Publicado 22/06/2026 20:58

Netanyahu e o ministro da Defesa israelense reitiram sua intenção de manter a “zona de segurança” no Líbano

30 de maio de 2026, Fronteira Norte de Israel, Fronteira Norte de Israel, Território Palestino: O primeiro-ministro israelense Benjamin Netanyahu visita a 36ª Divisão ao longo da fronteira norte de Israel, acompanhado pelo ministro da Defesa israelense, I
Israeli Prime Minister Office a / Zuma Press / Eu

MADRID 23 jun. (EUROPA PRESS) -

O primeiro-ministro de Israel, Benjamin Netanyahu; o ministro da Defesa, Israel Katz; e o chefe do Estado-Maior do Exército, Eyal Zamir, reiteraram nesta segunda-feira que as tropas israelenses “continuarão agindo com determinação para manter a zona de segurança no sul do Líbano”, onde ocupam uma ampla área e continuam lançando ataques direcionados contra o partido-milícia xiita Hezbollah, enquanto o Irã exige a cessação dessas operações em suas negociações com os Estados Unidos.

“As Forças de Defesa de Israel (FDI) continuarão agindo com determinação para neutralizar as ameaças contra nossos soldados e cidadãos, desmantelar a infraestrutura terrorista e manter a zona de segurança no sul do Líbano”, afirma uma declaração conjunta de Netanyahu, Katz e Zamir divulgada pelo gabinete do primeiro.

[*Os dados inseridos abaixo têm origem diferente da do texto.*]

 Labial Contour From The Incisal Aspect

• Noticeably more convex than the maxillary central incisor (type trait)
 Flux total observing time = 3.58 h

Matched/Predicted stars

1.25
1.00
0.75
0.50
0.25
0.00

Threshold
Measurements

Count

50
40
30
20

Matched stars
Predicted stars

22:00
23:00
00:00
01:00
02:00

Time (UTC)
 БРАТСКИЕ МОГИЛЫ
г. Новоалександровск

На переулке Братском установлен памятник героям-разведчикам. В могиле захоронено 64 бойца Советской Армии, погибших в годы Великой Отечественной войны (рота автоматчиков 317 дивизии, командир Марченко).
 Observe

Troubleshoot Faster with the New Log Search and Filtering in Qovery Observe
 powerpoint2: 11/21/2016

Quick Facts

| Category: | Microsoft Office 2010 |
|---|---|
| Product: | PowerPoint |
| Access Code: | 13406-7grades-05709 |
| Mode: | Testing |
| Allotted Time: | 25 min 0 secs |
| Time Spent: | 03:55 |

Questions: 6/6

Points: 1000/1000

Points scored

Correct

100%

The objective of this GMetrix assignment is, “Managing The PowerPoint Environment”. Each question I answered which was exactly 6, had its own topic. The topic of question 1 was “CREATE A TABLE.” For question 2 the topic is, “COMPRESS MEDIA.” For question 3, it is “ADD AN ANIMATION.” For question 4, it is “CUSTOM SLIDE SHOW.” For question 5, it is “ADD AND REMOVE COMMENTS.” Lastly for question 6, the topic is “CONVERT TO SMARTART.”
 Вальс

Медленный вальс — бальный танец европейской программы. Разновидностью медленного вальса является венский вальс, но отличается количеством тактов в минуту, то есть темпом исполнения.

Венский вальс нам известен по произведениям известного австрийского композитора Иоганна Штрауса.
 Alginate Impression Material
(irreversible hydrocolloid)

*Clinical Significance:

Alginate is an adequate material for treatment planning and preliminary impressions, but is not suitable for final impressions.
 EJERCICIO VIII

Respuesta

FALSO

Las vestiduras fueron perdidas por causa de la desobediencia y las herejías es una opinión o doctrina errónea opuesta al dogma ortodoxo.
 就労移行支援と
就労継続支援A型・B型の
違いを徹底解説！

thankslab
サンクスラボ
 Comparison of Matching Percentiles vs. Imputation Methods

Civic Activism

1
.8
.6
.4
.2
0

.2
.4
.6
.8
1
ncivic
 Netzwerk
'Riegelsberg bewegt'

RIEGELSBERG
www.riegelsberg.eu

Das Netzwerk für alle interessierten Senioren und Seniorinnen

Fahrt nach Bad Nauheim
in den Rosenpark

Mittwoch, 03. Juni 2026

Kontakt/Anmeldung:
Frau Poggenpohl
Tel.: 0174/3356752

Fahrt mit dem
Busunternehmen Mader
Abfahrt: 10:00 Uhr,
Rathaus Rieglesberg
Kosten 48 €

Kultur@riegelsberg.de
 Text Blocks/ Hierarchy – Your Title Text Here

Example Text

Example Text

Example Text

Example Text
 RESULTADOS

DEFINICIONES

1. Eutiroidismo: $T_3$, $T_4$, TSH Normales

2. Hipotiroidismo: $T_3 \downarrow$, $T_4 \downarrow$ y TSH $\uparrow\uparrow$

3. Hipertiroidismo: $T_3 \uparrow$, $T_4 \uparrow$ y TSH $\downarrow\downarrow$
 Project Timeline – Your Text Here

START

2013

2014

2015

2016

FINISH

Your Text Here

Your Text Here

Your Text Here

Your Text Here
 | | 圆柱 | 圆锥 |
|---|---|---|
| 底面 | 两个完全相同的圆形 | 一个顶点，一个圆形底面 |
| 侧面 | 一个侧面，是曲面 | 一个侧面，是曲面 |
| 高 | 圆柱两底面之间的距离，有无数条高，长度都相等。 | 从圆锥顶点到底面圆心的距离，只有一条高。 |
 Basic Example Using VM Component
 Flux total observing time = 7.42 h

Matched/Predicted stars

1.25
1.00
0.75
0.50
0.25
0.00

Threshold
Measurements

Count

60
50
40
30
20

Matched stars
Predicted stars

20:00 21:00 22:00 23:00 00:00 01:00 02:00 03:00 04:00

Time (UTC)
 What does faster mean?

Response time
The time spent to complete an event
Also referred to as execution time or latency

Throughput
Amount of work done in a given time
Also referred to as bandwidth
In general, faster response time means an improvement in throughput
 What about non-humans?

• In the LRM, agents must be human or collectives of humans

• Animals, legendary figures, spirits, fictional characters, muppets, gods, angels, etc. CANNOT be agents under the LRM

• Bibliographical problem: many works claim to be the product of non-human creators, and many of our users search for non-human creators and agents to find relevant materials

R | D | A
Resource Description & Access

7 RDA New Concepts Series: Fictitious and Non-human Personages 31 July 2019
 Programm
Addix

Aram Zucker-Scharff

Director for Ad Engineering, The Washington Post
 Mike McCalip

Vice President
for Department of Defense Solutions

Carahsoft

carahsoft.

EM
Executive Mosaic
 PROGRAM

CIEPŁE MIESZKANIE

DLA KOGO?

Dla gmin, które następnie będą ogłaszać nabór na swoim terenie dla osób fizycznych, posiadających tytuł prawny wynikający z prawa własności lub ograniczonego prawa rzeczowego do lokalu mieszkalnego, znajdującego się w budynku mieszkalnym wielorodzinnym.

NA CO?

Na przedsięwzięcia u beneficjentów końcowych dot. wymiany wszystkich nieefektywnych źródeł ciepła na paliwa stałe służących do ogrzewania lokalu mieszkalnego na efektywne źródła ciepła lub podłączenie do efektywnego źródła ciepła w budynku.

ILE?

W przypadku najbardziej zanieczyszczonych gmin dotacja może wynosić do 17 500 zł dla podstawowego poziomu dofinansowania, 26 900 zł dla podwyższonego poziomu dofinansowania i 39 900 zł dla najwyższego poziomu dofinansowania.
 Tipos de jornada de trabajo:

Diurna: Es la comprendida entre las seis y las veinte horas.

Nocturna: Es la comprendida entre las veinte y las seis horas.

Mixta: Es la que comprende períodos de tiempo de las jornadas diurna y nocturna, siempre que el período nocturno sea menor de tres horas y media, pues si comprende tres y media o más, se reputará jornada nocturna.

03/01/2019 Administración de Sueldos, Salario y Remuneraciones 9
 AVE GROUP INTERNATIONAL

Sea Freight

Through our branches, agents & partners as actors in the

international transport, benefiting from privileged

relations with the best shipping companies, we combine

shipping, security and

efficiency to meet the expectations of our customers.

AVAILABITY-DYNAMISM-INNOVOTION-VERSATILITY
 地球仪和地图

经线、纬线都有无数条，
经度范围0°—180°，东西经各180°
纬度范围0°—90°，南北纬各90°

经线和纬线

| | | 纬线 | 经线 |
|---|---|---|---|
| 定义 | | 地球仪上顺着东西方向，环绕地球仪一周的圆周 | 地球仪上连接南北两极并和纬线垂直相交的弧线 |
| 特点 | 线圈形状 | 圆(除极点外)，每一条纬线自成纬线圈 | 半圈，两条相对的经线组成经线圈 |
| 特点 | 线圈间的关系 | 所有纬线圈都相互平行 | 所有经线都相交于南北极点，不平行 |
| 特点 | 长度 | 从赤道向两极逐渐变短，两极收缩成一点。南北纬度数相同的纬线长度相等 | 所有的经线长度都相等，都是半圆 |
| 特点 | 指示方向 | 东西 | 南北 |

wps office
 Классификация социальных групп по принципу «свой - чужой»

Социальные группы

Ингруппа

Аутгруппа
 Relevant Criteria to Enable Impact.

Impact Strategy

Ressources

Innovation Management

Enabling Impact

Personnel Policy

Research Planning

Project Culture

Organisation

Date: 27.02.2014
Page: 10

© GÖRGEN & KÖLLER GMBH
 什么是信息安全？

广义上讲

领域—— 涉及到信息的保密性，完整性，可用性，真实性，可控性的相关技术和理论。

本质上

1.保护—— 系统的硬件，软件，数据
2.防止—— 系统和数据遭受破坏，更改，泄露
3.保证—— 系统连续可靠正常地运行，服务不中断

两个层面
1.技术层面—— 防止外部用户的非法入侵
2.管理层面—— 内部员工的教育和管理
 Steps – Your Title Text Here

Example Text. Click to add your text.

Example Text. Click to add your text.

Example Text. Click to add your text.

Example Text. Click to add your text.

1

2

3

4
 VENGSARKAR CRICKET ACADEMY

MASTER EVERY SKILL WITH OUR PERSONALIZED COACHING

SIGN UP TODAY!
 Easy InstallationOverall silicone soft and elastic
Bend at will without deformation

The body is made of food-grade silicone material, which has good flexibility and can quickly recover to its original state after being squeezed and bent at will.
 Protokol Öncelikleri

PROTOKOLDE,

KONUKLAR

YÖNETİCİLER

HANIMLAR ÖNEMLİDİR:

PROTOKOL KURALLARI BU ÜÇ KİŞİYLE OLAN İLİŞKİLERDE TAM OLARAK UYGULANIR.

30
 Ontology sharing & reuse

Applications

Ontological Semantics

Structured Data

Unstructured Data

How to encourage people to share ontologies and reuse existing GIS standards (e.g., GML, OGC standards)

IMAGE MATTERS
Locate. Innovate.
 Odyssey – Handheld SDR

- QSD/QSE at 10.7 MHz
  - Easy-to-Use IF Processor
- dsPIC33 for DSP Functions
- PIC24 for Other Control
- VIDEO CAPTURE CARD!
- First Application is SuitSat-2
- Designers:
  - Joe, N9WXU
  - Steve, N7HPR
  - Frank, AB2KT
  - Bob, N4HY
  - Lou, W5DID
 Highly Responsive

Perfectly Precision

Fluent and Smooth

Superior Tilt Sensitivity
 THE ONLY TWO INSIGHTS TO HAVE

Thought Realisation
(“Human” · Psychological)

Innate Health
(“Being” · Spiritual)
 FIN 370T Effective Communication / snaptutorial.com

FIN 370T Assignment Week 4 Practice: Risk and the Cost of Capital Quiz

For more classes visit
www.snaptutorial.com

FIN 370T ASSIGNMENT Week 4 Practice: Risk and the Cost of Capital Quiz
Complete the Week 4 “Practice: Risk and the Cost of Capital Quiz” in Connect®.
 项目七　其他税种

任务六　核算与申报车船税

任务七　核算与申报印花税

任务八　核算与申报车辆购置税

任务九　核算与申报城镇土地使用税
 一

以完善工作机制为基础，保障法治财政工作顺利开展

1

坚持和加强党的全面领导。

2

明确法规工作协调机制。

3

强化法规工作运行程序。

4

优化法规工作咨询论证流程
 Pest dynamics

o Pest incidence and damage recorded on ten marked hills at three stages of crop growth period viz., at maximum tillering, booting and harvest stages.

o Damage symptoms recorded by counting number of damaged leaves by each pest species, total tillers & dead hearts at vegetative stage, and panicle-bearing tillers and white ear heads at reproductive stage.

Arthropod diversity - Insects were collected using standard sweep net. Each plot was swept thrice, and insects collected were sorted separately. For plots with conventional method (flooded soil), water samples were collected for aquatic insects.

Nela, os três responsáveis — após uma reunião da qual também participou o comandante do Comando Norte, Rafi Milo — “deixaram claro que a segurança dos cidadãos israelenses e das forças das FDI continuará sendo seu princípio orientador, sem concessões”.

Dessa forma, os três principais responsáveis do Exército israelense voltaram a enfatizar sua recusa em abandonar a zona que suas tropas ocupam no Líbano, alegando a segurança do norte de Israel.

As FDI continuam operando nessa área, com ataques que, desde o último dia 2 de março — data em que o Exército israelense e o Hezbollah retomaram os combates —, já somam mais de 4.000 mortos e 12.000 feridos, conforme informaram nesta segunda-feira as autoridades libanesas.

Essas operações militares contínuas representam, além disso, um dos principais obstáculos nas negociações para um acordo final entre o Irã e os Estados Unidos visando a paz no Oriente Médio, já que Teerã exige sua cessação total.

No entanto, as autoridades israelenses têm insistido nos últimos dias que não abrirão mão do território ocupado, como lembrou nesta mesma segunda-feira o ministro das Relações Exteriores de Israel, Gideon Saar, que também quis ressaltar que seu governo não tem “ambições territoriais” no Líbano, um dia depois de Netanyahu ter comparado essa região às áreas também ocupadas por tropas israelenses na Faixa de Gaza e na Síria.